Oakwood Meadow is a complex of 150 apartments for seniors 62 and older. It is centrally located between Kingstowne and the Van Dorn Metro station, and contains 6,000 square feet of amenity space, including game room, garden room, library, business center, dedicated resident services space, laundry room, and a landscaped courtyard with walking paths. The building will be 100% Universal Design to enable residents to age in place, the Oakwood Meadows information stated. The complex is right off busy Van Dorn Street, close to I-495, the Van Dorn Metro Station, Kingstowne and Franconia Road. They have a shuttle to the Metro station too.
The first residents moved in earlier this summer and currently there are 40 apartments occupied. Residents must be 62 years old and there is an application process. Residents must fall within a certain income level to qualify. Of the 150 apartments, 107 are one-bedroom models and 43 are two-bedroom for seniors with incomes ranging between 30-60 percent of area median income, the project details stated.
The contractor behind Oakwood Meadows is Davis Construction, headquartered in Rockville, Md. Phase I is fully complete, and Phase II will include a grill area and additional flower beds.

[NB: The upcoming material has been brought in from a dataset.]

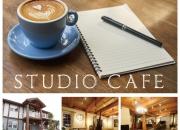 金沢市 工務店Studio Caf…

These senior residences were made possible with a land contribution and a $5.25 million investment in local Housing Blueprint funding, In 2018, Fairfax County Redevelopment and Housing Authority awarded Arlington Partnership for Affordable Housing the rights to redevelop an underutilized stormwater retention area owned by the County into affordable apartments for independent seniors. In addition to the contribution of public land, Fairfax County and the FCRHA also invested nearly $12.6 million in revenue bond financing, and awarded eight project-based vouchers for the project. The effort is part of Fairfax County’s commitment to build 10,000 affordable residences throughout the county.
Additional financing for the project includes both four and nine percent Low-Income Housing Tax Credits awarded by Virginia Housing, funding through the Virginia Housing Trust Fund administered by the Virginia Department of Housing and Community Development, and nearly $30 million in equity investments from Bank of America, county information said.